Friday, October 31, 2008

GDP Beats Forecast - Stocks Rise; Oil Falls 2% on GDP Report

Wall Street was feeling more upbeat Thursday after a government report showed the economy contracted in the third quarter by less than expected and after the Federal Reserve's second interest rate cut in a month. The major stock indexes up more than 2.1%, including the Dow Jones, which rose 190 points.

The Commerce Department reported that the nation's economic output was the weakest since the third quarter of 2001, but it wasn't as bad a showing as Wall Street had feared. The department said the gross domestic product (GDP), the measure of all goods and services produced within the U.S., fell at a 0.3% annual rate in the July-September quarter, rather than 0.5% as expected.

Wall Street had a mixed finish Wednesday after the Fed's decision to lower its fed funds rate by a half-point to 1%. Many investors had hoped the market would build on an 889-point surge in the Dow Jones industrial average on Tuesday. But the buying momentum seemed to reappear Thursday after the GDP report and the Fed's second interest rate cut since Oct. 8.

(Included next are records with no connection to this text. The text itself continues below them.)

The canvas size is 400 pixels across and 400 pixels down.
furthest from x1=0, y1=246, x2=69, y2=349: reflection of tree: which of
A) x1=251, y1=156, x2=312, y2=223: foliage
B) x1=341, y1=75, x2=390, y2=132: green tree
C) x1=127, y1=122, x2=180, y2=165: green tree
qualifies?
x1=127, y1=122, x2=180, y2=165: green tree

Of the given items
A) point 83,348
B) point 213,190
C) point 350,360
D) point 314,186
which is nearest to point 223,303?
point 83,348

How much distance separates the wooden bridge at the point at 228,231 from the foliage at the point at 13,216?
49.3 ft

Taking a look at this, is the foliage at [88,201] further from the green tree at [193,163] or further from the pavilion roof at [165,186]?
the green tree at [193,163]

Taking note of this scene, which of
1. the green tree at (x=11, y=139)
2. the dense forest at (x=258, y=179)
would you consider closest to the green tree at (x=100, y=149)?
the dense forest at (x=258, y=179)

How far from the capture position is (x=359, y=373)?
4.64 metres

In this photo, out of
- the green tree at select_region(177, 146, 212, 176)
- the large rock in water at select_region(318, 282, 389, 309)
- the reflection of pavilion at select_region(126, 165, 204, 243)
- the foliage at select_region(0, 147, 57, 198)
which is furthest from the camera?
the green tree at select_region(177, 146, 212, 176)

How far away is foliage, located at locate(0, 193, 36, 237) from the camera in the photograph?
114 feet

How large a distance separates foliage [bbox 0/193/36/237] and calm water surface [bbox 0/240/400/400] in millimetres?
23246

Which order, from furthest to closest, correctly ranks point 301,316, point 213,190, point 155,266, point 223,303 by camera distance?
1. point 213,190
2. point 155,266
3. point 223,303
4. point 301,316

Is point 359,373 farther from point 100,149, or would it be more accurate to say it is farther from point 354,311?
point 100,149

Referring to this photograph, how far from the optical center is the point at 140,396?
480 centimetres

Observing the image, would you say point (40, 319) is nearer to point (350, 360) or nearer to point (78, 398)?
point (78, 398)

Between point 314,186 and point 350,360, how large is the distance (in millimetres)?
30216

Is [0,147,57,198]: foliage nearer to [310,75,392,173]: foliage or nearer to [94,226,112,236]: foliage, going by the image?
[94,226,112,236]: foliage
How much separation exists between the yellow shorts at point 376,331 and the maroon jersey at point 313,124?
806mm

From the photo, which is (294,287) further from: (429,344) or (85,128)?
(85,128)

Michael Strauss, chief economist at Commonfund, said Wall Street was relieved that the GDP figures weren't worse and that, more broadly, investors are drawing some confidence from the government's array of efforts to revive the credit markets as boding well for a weak economy.

"I think it's sort of 'What do you have to do to get someone back from cardiac arrest?' You have to shock them pretty hard and sometimes you have to shock them a couple of times. I think that's what going on here," he said, referring to steps like the Fed's rate cuts and government cash injections in banks, which began this week.

Strauss contends the programs, most of which have yet to take effect, are creating some appetite for snapping up stocks that have been pounded down this month.

Oil Falls on GDP Report

Oil fell more than 2% on Thursday as weak U.S. economic data stirred concerns demand could fall further.

"The GDP numbers made traders rethink whether the economy was going to be strong enough to support oil demand," said Phil Flynn, analyst at Alaron Trading.

U.S. crude settled down $1.54 at $65.96 a barrel, after trading up to $70.60 earlier. London Brent crude settled $1.76 lower at $63.71.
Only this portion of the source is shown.